* Questions *
• 1. Reproduce the passage about the Breckenheim–Wiesbaden line word for word, from "The number of" up to and including "Monday to Friday.".
• 2. According to the passage about the Breckenheim–Wiesbaden line, how many pairs of ICE services per day ran between Wiesbaden and Mainz when operations began in December 2002?

* Selected passage *
+++

The number of trains running on the Breckenheim–Wiesbaden line has been reduced in several stages since the opening of the line. At the beginning of operations in December 2002, eight pairs of ICE services per day ran between Wiesbaden and Mainz, in the 2005 timetable it was reduced to five and from June 2006 to four. From December 2007, three pairs of trains running via Wiesbaden remained. DB runs said that the low passenger numbers was the reason for the cuts. In autumn 2008, the ICE services running between Cologne and Wiesbaden were, according to Deutsche Bahn, occupied by an average of 88 passengers. They were thus to be the least loaded ICE trains operated by DB. The trains carry more than 440 seats. Since the timetable change in December 2008, two pairs of service remain, running only from Monday to Friday.

The loading of ICE services terminating in Wiesbaden ranges from 3 to 20 percent.

+++

* Recorded data *
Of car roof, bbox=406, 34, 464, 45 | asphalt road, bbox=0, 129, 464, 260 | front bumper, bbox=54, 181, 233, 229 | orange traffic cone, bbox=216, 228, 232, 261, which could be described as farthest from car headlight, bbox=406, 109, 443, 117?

+++

* Activity answers *
• 1.
The number of trains running on the Breckenheim–Wiesbaden line has been reduced in several stages since the opening of the line. At the beginning of operations in December 2002, eight pairs of ICE services per day ran between Wiesbaden and Mainz, in the 2005 timetable it was reduced to five and from June 2006 to four. From December 2007, three pairs of trains running via Wiesbaden remained. DB runs said that the low passenger numbers was the reason for the cuts. In autumn 2008, the ICE services running between Cologne and Wiesbaden were, according to Deutsche Bahn, occupied by an average of 88 passengers. They were thus to be the least loaded ICE trains operated by DB. The trains carry more than 440 seats. Since the timetable change in December 2008, two pairs of service remain, running only from Monday to Friday.

• 2. Eight pairs